---------- Отрывок текста

С трудом успокоила ее, уговорила не делать этого:
― Конечно, нелепость редактировать ваш стиль, перекраивать вашу манеру изложения материала, ― вынуждена была я признать, ознакомившись с правкой Розы. ― Хотите, я лично буду заниматься вашим очерком?
Шагинян согласилась «попробовать». Если честно, работать с ней было очень трудно, но она меня многому научила. Я пришла к ней с рукописью в гостиницу «Большой Урал», где она жила с дочерью, крошечной внучкой и сестрой. Моя задача сводилась к одному ― убедить автора отказаться от сложных и длинных ассоциативных отступлений. Я убеждала ее, что очерк обращен прежде всего к рабочим, поэтому он должен по возможности быть написан более короткими фразами, что возникающие при этом ассоциации, подтверждающие основную мысль, будут тогда понятнее. Неожиданно в какой то момент она засмеялась и сказала:
― Конечно, вы правы, так и нужно; я ведь сама порой мучаюсь в поисках главной мысли моих длинных абзацев. Сделайте сами, что находите нужным. Только никоим образом ничего не выбрасывайте, потом дайте мне прочитать, и я посмотрю, что у вас выйдет!
Это была трудная работенка, но она доставила мне большое удовлетворение, в особенности после того, как Мариэтта Сергеевна ее одобрила почти без единого замечания. Очерк быстро набрали в типографии, и мы подписали его в печать. В декабре были готовы сигнальные экземпляры. И тут произошел инцидент, сильно подпортивший наши отношения.

--------------------
---------- Извлечённые данные

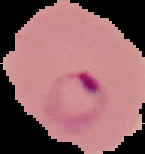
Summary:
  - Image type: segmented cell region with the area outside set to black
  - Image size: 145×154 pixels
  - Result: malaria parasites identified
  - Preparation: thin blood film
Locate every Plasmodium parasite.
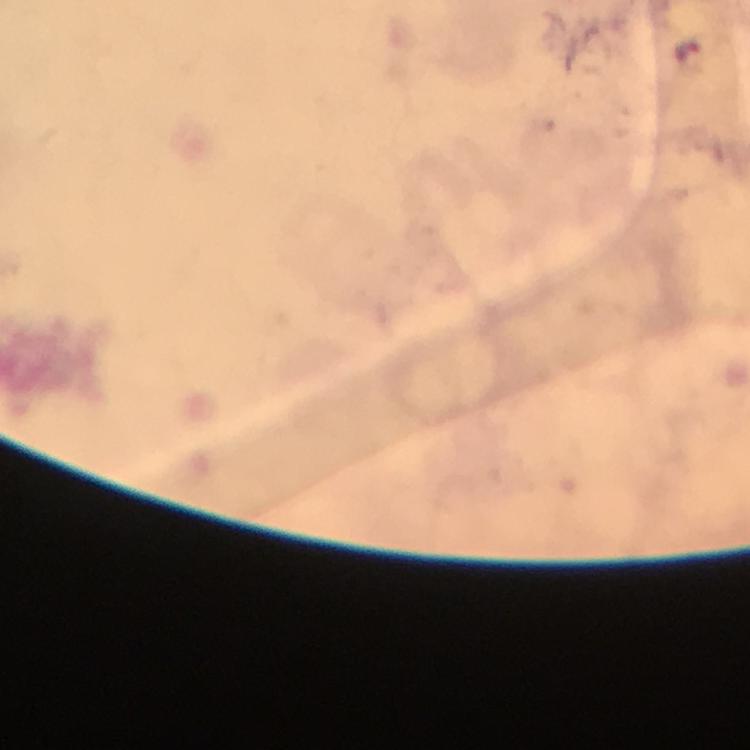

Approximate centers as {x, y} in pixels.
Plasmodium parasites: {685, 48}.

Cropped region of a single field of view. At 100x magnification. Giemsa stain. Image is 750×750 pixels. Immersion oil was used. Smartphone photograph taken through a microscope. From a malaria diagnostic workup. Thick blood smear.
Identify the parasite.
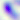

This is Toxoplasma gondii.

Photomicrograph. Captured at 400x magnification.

--------------------
---------- Извлечённые данные

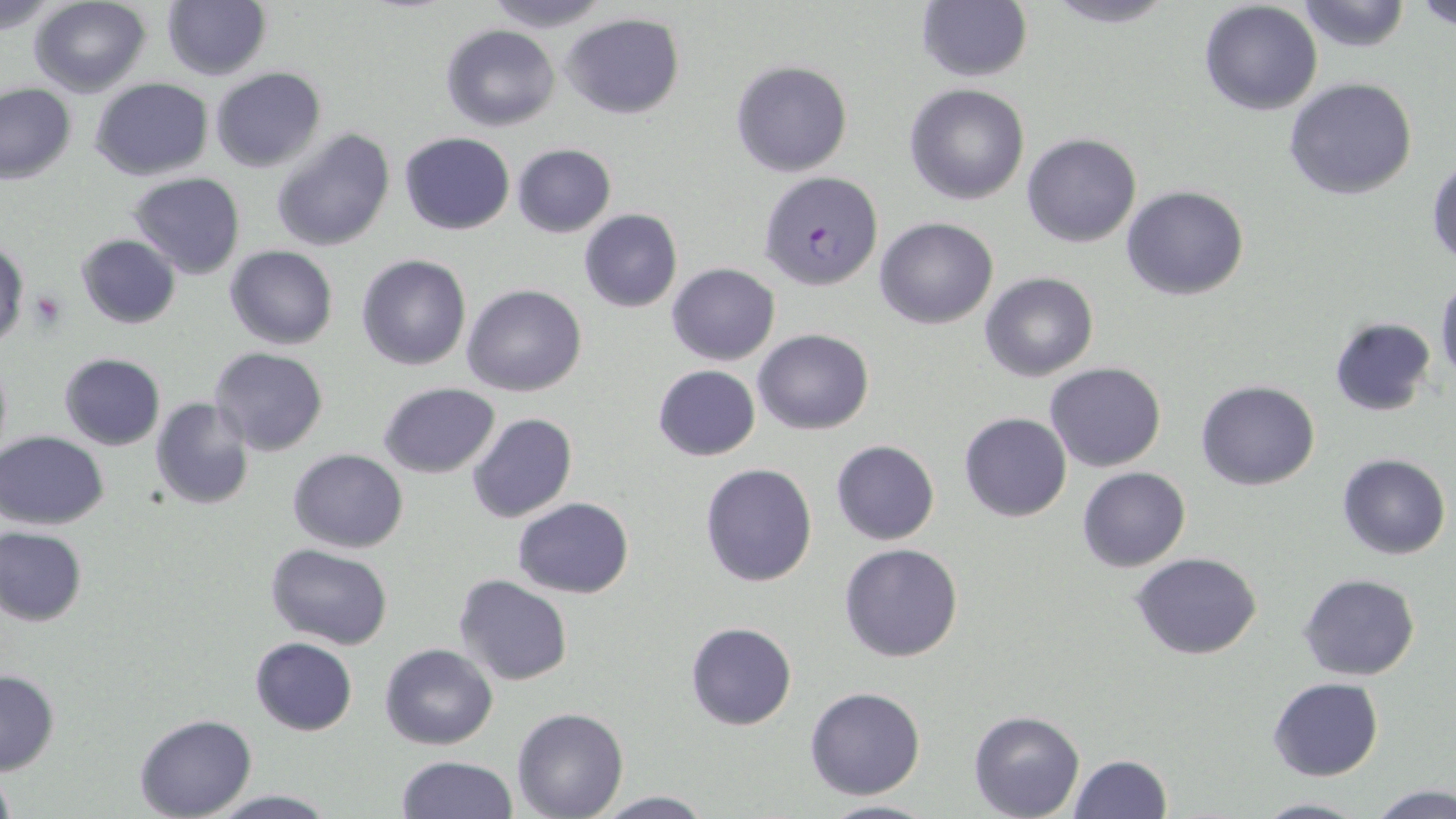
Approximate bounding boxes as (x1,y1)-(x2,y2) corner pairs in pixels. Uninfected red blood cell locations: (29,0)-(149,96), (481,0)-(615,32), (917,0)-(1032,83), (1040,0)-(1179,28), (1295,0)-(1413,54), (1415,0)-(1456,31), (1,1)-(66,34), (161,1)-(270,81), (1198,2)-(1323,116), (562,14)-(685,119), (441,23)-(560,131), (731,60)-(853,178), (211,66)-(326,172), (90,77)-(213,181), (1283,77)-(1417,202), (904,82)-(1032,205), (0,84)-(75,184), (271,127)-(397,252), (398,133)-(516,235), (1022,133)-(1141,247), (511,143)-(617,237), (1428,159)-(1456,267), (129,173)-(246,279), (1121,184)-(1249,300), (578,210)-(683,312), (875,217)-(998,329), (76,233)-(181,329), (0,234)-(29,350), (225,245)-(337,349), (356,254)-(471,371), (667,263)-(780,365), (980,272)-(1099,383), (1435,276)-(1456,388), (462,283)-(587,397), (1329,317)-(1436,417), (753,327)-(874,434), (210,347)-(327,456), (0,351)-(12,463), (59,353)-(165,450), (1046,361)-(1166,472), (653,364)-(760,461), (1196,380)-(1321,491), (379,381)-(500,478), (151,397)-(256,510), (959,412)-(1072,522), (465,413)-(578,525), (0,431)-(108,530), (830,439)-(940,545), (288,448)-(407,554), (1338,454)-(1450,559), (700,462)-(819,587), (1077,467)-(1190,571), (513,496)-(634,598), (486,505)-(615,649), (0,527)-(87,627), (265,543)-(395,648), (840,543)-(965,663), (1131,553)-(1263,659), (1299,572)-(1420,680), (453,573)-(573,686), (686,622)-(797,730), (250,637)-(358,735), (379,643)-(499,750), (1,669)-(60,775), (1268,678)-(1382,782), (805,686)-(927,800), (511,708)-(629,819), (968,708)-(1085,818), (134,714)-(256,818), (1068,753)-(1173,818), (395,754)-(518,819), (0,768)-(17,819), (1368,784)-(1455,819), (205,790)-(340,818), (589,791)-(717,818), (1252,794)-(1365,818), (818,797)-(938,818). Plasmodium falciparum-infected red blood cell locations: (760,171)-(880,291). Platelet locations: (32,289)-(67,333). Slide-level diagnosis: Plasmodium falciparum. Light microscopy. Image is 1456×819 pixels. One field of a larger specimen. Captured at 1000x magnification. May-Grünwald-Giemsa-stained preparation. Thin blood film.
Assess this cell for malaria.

--------------------

Задания ::
A - Перечислите всех, кто жил вместе с Шагинян в гостинице «Большой Урал», согласно отрывку о работе над ее очерком.
B - Напишите продолжение отрывка о работе над очерком Шагинян.

Ответы ::
A - Дочь, крошечная внучка и сестра.

B -
Савостьянов, директор издательства, без согласования со мной забрал из типографии все отпечатанные к этому времени «сигналы», в том числе экземпляры книжечки М. С. Шагинян. Ничего не сказав нам, улетел в Куйбышев ― спешил на заседание президиума ВЦСПС, где обсуждался вопрос о работе профсоюзной печати. Вернувшись в Свердловск, он собрал совещание, на котором зачитал постановление президиума, одобрявшее деятельность «Профиздата», «который не растерялся в трудных условиях эвакуации и в короткий срок сумел наладить выпуск необходимых в военное время брошюр и книг». Директор особо поблагодарил Мариэтту Сергеевну за оперативность и призвал собравшихся на совещании писателей и журналистов еще активнее включаться в нашу работу. При этом сообщил, что президиум ВЦСПС обратился в Свердловский обком партии с просьбой о том, чтобы пишущие для издательства поощрялись дополнительным пайком.
Зал радостно загудел.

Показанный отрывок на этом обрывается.